After a three-month impasse, the West Virginia Legislature passed a $4.2 billion 2016-2017 budget. The state has long relied on coal and natural gas severance taxes to balance its budget, but the commodities downturn has strained its finances. It has already cut state spending on the falling revenues (see Shale Daily, Oct. 6, 2015). Lawmakers couldn't agree on tax increases or spending cuts earlier this year, when they gathered for their regular session, forcing Democratic Gov. Earl Ray Tomblin to call a special session that lasted for 17 days. Ultimately, the legislature agreed on a tax hike on cigarettes to generate $98 million, which was combined with $120 million in spending cuts and one-time funds, along with money from the state's rainy day fund to close a $270 million budget shortfall.

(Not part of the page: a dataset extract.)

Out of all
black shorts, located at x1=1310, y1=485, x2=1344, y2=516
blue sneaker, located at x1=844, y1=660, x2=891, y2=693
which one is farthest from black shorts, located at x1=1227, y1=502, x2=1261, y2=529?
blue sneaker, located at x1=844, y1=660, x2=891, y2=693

A federal court has sentenced a Monroe County, OH, man to four days in jail, two years of probation, community service and ordered him to pay a $70,000 fine for dumping oilfield waste into a ditch repeatedly. Donald Hercher, owner of legacy producer Hercher Oil Co. was discovered dumping roughly 50 gallons/week of drilling waste into a ditch in Monroe County. The case is reminiscent of another in Northeast Ohio. A federal court sentenced Ben W. Lupo to 28 months in federal prison in 2014 and ordered him to pay a $25,000 fine for his role in directing employees to dump tens of thousands of gallons of oilfield waste down a drain that led into a major river (see Shale Daily, Aug. 6, 2014). Those incidents occurred in Youngstown at the headquarters of former businesses owned by Lupo, including D&L Energy Inc. and Hardrock Excavating LLC.